'''

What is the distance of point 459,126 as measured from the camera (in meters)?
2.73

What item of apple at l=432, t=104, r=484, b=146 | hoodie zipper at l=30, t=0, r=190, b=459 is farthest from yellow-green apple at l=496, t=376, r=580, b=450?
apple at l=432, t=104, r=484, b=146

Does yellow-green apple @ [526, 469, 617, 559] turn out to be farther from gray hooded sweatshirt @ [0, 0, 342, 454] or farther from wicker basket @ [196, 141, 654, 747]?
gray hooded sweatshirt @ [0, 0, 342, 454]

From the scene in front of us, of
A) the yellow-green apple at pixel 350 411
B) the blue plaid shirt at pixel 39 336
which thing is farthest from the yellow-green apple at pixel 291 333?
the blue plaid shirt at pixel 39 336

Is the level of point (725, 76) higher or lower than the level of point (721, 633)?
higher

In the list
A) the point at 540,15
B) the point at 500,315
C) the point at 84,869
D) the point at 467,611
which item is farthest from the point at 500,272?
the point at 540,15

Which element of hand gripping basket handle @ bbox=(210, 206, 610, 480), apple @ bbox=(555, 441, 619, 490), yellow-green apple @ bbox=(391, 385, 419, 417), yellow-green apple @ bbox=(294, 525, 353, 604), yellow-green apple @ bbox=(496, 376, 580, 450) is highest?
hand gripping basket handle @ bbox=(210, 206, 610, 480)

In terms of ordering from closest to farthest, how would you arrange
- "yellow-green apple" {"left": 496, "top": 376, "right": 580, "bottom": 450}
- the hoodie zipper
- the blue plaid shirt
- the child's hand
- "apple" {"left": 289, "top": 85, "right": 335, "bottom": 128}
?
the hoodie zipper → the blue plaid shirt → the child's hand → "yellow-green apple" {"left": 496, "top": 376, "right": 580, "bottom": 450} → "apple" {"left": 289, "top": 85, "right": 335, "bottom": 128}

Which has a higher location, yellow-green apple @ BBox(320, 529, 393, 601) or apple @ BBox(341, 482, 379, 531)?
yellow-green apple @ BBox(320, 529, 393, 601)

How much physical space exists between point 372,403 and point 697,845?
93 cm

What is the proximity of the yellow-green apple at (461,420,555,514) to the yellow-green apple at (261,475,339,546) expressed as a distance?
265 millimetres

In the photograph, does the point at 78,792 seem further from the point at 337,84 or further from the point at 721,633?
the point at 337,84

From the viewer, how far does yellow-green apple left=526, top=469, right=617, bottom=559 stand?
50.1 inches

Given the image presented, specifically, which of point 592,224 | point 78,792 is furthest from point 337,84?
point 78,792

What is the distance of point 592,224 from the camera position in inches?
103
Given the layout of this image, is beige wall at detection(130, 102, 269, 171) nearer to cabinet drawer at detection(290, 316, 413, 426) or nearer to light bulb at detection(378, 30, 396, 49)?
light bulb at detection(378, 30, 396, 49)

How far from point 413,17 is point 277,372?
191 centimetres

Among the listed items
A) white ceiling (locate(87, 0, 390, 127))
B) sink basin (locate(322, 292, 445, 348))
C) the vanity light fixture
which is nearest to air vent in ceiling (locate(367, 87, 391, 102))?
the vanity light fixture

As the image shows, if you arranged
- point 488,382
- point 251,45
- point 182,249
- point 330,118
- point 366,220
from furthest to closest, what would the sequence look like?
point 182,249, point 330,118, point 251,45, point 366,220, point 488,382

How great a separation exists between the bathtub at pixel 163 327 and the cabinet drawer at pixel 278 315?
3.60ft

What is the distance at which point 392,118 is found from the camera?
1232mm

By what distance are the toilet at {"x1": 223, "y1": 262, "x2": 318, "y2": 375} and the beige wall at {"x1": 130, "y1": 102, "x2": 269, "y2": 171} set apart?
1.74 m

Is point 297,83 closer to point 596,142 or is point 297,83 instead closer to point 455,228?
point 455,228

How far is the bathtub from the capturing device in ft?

'''

Write out all of the material above again, replacing "wicker basket" with "woven basket" and leaving everything else unchanged.

What is the distance of point 459,126 as measured from the camera (in meters)?
2.73

What item of apple at l=432, t=104, r=484, b=146 | hoodie zipper at l=30, t=0, r=190, b=459 is farthest from yellow-green apple at l=496, t=376, r=580, b=450?
apple at l=432, t=104, r=484, b=146

Does yellow-green apple @ [526, 469, 617, 559] turn out to be farther from gray hooded sweatshirt @ [0, 0, 342, 454] or farther from woven basket @ [196, 141, 654, 747]?
gray hooded sweatshirt @ [0, 0, 342, 454]

From the scene in front of us, of
A) the yellow-green apple at pixel 350 411
B) the blue plaid shirt at pixel 39 336
which thing is farthest from the yellow-green apple at pixel 291 333?
the blue plaid shirt at pixel 39 336

Is the level of point (725, 76) higher or lower than the level of point (721, 633)?
higher

In the list
A) the point at 540,15
B) the point at 500,315
C) the point at 84,869
D) the point at 467,611
which item is farthest from the point at 500,272?
the point at 540,15

Which element of hand gripping basket handle @ bbox=(210, 206, 610, 480), apple @ bbox=(555, 441, 619, 490), yellow-green apple @ bbox=(391, 385, 419, 417), yellow-green apple @ bbox=(294, 525, 353, 604), yellow-green apple @ bbox=(496, 376, 580, 450) is highest?
hand gripping basket handle @ bbox=(210, 206, 610, 480)

In terms of ordering from closest to farthest, how would you arrange
- "yellow-green apple" {"left": 496, "top": 376, "right": 580, "bottom": 450}
- the hoodie zipper
- the blue plaid shirt
- the child's hand
- "apple" {"left": 289, "top": 85, "right": 335, "bottom": 128}
?
the hoodie zipper → the blue plaid shirt → the child's hand → "yellow-green apple" {"left": 496, "top": 376, "right": 580, "bottom": 450} → "apple" {"left": 289, "top": 85, "right": 335, "bottom": 128}

Which has a higher location, yellow-green apple @ BBox(320, 529, 393, 601) or apple @ BBox(341, 482, 379, 531)?
yellow-green apple @ BBox(320, 529, 393, 601)

How much physical space exists between point 372,403 and point 697,845?
93 cm

What is the proximity of the yellow-green apple at (461,420,555,514) to the yellow-green apple at (261,475,339,546) expressed as a distance?
265 millimetres

In the photograph, does the point at 78,792 seem further from the point at 337,84 or further from the point at 721,633?
the point at 337,84

From the viewer, how far does yellow-green apple left=526, top=469, right=617, bottom=559 stand?
50.1 inches

Given the image presented, specifically, which of point 592,224 | point 78,792 is furthest from point 337,84?
point 78,792

What is the distance of point 592,224 from the camera position in inches?
103
Given the layout of this image, is beige wall at detection(130, 102, 269, 171) nearer to cabinet drawer at detection(290, 316, 413, 426) or nearer to light bulb at detection(378, 30, 396, 49)?
light bulb at detection(378, 30, 396, 49)

How far from point 413,17 is point 277,372?
191 centimetres

Among the listed items
A) white ceiling (locate(87, 0, 390, 127))
B) sink basin (locate(322, 292, 445, 348))
C) the vanity light fixture
which is nearest to air vent in ceiling (locate(367, 87, 391, 102))?
the vanity light fixture

As the image shows, if you arranged
- point 488,382
- point 251,45
- point 182,249
- point 330,118
- point 366,220
from furthest to closest, what would the sequence look like?
point 182,249, point 330,118, point 251,45, point 366,220, point 488,382

How great a separation exists between the bathtub at pixel 163 327 and the cabinet drawer at pixel 278 315?
3.60ft

What is the distance at which point 392,118 is found from the camera?
1232mm

By what distance are the toilet at {"x1": 223, "y1": 262, "x2": 318, "y2": 375} and the beige wall at {"x1": 130, "y1": 102, "x2": 269, "y2": 171} set apart?
1.74 m

Is point 297,83 closer to point 596,142 or is point 297,83 instead closer to point 455,228?
point 455,228

How far is the bathtub from the capturing device in ft?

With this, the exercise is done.